● **AIM OF THE EXERCISE**: Output as a numbered list, with blank lines omitted, only the part of the lines below that opens with the line containing "Roughly how far" and closes with the final line.

● **RECORDED DATA**:

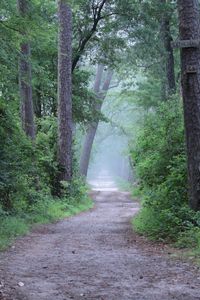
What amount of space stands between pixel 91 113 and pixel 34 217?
12322 millimetres

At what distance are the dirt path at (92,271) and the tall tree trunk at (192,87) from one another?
6.44 ft

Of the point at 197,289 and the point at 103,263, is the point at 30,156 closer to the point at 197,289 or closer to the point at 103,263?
the point at 103,263

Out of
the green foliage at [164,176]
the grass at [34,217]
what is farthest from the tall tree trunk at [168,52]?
the green foliage at [164,176]

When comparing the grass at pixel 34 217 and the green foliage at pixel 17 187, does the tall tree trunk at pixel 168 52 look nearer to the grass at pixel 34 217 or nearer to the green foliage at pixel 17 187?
the grass at pixel 34 217

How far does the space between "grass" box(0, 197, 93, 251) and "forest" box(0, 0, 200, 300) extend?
0.12 feet

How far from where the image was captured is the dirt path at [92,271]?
18.7 ft

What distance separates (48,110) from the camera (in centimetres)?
2442

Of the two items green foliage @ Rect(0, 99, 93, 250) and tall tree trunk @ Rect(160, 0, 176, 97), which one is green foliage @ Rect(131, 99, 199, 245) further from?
tall tree trunk @ Rect(160, 0, 176, 97)

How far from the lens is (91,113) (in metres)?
25.0

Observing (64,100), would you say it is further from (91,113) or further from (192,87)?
(192,87)

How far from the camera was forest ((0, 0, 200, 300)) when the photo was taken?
992 cm

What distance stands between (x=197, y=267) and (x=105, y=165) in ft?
574

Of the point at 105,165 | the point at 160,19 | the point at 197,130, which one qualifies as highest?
the point at 160,19

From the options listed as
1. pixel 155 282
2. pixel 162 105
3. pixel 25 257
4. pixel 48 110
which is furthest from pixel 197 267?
pixel 48 110
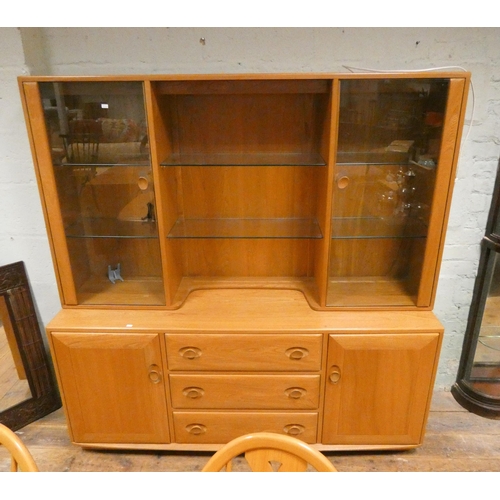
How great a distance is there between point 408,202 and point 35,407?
2.12 meters

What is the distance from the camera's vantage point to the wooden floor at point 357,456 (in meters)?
1.74

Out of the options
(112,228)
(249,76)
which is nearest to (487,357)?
(249,76)

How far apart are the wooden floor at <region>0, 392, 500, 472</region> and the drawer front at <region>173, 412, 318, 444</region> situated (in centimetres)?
15

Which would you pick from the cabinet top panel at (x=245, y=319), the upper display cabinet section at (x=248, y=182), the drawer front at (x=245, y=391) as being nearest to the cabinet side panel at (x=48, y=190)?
the upper display cabinet section at (x=248, y=182)

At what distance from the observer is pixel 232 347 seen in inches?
63.5

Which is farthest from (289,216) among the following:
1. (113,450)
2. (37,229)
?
(113,450)

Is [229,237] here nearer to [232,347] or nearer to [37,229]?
[232,347]

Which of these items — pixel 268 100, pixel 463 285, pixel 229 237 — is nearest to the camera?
pixel 268 100

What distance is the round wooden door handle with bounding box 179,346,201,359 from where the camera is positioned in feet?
5.32

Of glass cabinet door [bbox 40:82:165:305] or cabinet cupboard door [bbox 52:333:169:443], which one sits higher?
glass cabinet door [bbox 40:82:165:305]

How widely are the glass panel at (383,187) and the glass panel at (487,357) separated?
60 cm

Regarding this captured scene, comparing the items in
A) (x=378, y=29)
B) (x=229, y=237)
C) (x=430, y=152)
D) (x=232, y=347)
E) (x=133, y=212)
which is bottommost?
(x=232, y=347)

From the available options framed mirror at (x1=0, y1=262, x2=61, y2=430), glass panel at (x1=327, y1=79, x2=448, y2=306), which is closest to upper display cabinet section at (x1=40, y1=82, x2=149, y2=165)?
framed mirror at (x1=0, y1=262, x2=61, y2=430)

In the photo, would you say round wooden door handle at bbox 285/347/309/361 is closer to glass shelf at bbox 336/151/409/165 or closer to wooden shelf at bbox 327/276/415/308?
wooden shelf at bbox 327/276/415/308
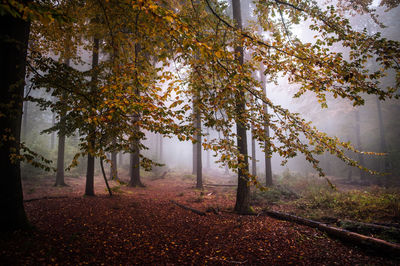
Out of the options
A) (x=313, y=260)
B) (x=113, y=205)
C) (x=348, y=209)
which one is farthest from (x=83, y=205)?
(x=348, y=209)

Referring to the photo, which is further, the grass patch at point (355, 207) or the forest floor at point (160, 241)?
the grass patch at point (355, 207)

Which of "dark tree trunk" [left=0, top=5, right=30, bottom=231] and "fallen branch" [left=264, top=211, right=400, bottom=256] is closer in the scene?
"dark tree trunk" [left=0, top=5, right=30, bottom=231]

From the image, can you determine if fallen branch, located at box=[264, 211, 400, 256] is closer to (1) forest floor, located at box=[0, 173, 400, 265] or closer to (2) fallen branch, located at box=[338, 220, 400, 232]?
(1) forest floor, located at box=[0, 173, 400, 265]

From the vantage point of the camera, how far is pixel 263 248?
15.8 ft

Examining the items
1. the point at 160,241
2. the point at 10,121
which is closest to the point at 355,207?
the point at 160,241

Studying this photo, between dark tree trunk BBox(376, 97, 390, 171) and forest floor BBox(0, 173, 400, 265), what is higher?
dark tree trunk BBox(376, 97, 390, 171)

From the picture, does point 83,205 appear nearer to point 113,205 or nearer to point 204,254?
point 113,205

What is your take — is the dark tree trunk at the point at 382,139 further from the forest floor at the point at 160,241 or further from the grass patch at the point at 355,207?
the forest floor at the point at 160,241

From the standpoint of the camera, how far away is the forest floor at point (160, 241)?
3916 mm

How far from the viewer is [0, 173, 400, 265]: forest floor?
3.92 m

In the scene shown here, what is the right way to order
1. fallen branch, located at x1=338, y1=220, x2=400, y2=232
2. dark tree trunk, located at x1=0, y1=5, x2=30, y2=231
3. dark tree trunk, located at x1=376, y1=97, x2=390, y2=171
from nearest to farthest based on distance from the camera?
dark tree trunk, located at x1=0, y1=5, x2=30, y2=231 → fallen branch, located at x1=338, y1=220, x2=400, y2=232 → dark tree trunk, located at x1=376, y1=97, x2=390, y2=171

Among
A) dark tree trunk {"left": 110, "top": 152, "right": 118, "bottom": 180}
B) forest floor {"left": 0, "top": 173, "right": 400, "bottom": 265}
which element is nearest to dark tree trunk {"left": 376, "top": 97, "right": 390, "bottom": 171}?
forest floor {"left": 0, "top": 173, "right": 400, "bottom": 265}

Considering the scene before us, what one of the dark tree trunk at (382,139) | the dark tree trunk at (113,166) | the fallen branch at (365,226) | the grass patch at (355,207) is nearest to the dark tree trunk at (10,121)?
the dark tree trunk at (113,166)

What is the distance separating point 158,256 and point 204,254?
3.66ft
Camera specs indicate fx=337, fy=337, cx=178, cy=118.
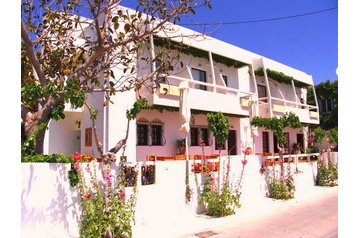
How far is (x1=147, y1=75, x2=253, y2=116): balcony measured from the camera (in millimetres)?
13799

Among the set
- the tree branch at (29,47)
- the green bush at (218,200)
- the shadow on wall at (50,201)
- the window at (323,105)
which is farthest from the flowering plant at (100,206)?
the window at (323,105)

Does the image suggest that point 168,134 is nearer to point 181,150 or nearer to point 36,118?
point 181,150

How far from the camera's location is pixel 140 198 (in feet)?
27.1

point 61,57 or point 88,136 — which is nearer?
point 61,57

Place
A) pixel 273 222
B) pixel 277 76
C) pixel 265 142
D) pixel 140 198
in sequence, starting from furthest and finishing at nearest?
pixel 265 142 → pixel 277 76 → pixel 273 222 → pixel 140 198

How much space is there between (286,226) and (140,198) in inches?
147

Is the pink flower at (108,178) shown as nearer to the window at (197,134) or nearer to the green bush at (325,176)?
the window at (197,134)

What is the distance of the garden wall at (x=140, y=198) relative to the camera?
6.39 m

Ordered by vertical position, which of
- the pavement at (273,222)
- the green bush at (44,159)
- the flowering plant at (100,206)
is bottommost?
the pavement at (273,222)

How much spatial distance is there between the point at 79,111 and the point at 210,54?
22.7ft

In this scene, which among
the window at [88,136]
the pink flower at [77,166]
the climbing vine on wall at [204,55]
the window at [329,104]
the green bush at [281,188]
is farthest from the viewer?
the window at [329,104]

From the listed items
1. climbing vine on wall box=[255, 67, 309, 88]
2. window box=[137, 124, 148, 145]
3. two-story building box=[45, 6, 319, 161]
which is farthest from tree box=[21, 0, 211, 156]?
climbing vine on wall box=[255, 67, 309, 88]

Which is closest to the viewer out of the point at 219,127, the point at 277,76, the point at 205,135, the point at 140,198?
the point at 140,198

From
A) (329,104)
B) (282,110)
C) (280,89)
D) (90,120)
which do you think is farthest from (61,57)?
(329,104)
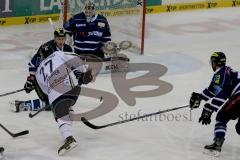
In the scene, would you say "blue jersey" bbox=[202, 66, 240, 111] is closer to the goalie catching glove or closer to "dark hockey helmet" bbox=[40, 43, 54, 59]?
the goalie catching glove

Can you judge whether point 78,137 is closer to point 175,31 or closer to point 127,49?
point 127,49

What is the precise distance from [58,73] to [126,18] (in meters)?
3.80

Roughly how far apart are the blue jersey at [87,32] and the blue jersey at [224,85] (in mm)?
2709

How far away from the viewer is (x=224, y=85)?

● **RESPONSE FOR THIS EXERCISE**:
1. Roughly how far apart are the blue jersey at [87,32] and the blue jersey at [224,85] (in mm)?
2. 2709
3. How far away from the viewer is (x=224, y=85)?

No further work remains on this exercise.